Saved entries:

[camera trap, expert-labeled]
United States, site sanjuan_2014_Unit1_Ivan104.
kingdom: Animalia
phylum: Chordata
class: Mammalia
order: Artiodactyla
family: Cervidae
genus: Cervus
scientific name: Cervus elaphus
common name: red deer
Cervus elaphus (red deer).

--

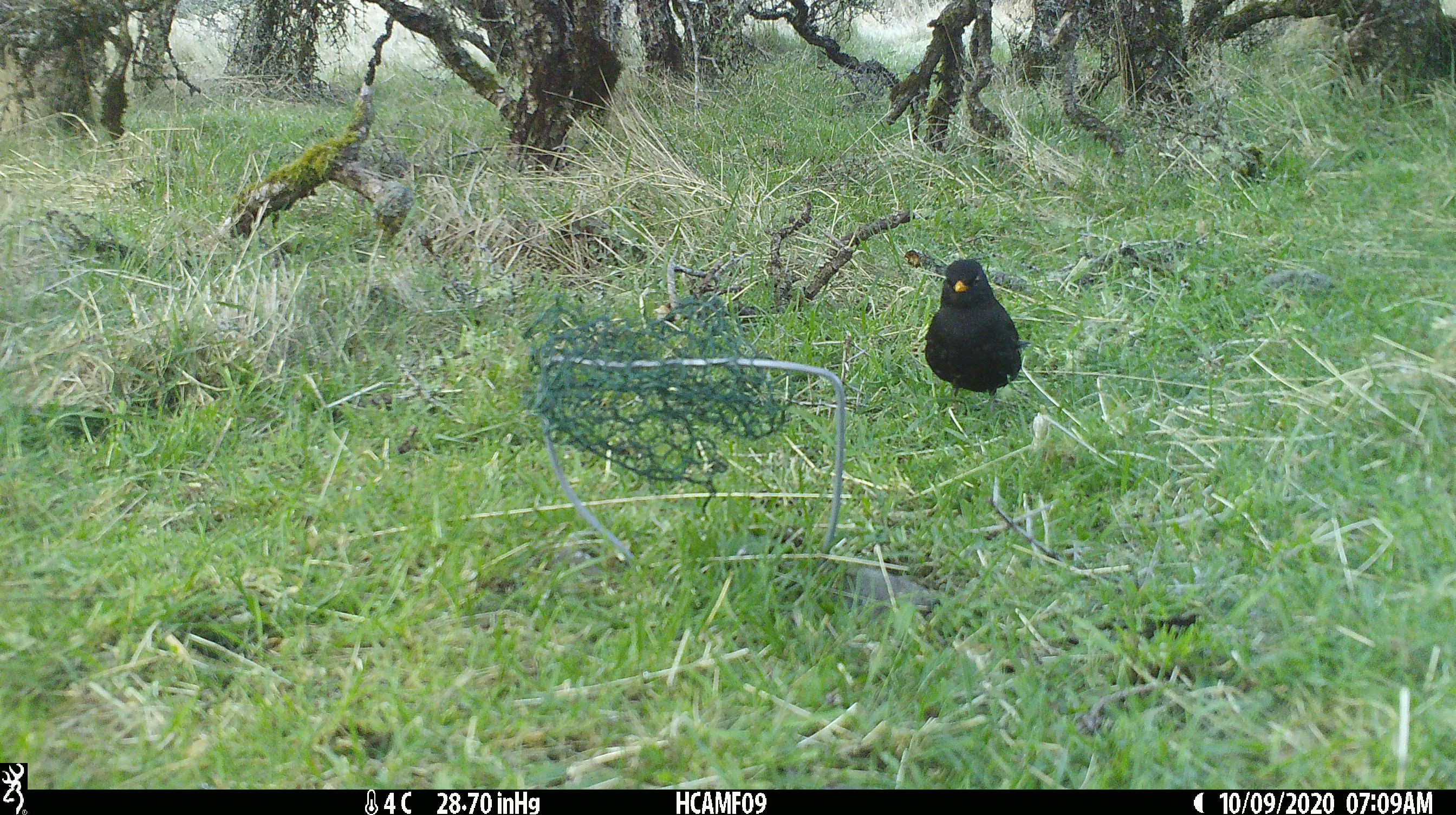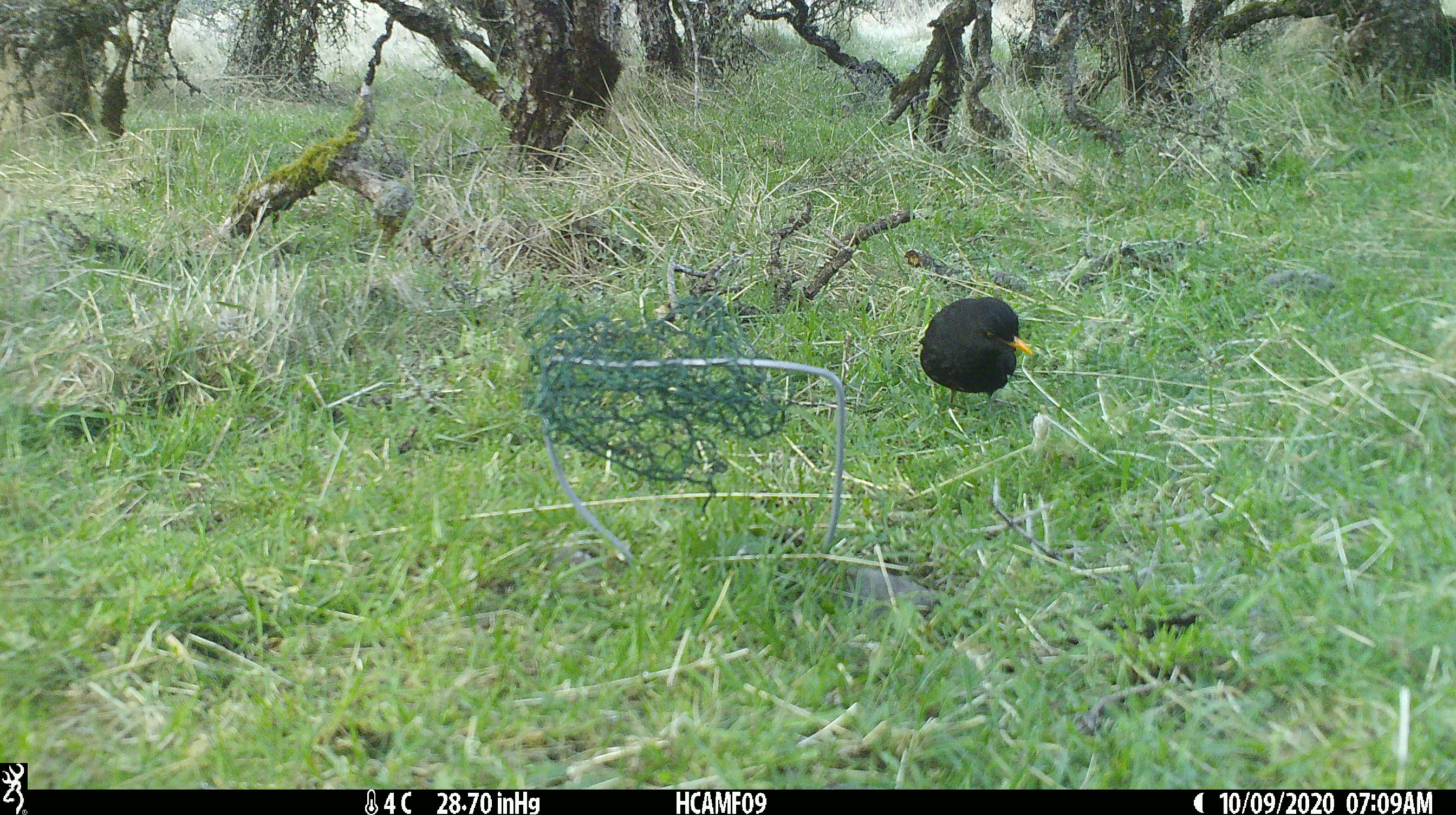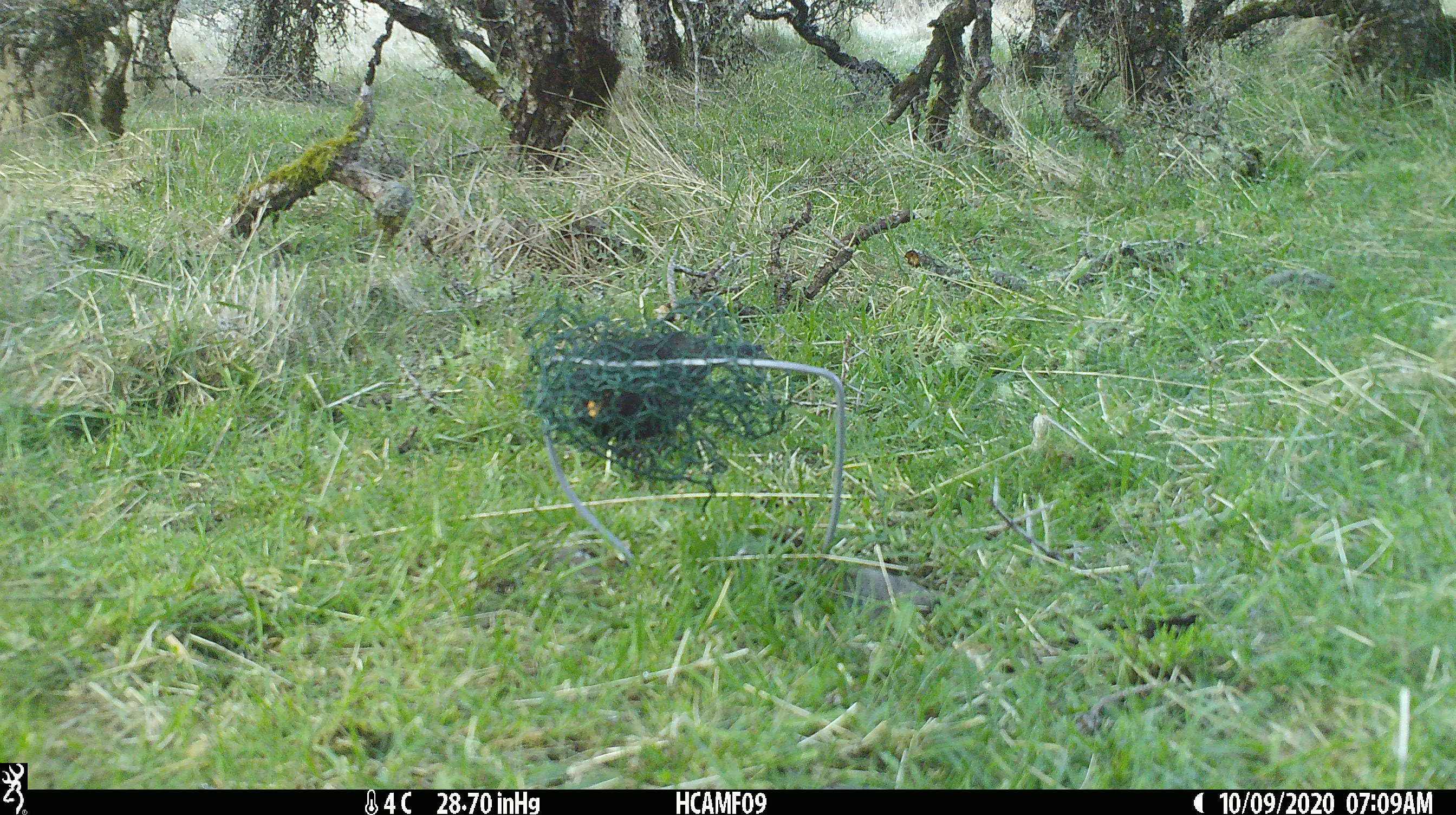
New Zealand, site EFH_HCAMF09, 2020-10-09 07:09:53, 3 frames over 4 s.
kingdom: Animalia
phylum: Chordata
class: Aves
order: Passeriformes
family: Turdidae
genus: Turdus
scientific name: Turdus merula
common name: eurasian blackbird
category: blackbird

■ **Work task**: Give the number of lines in the records above that contain "site", with no other words.

■ **Written response**: 2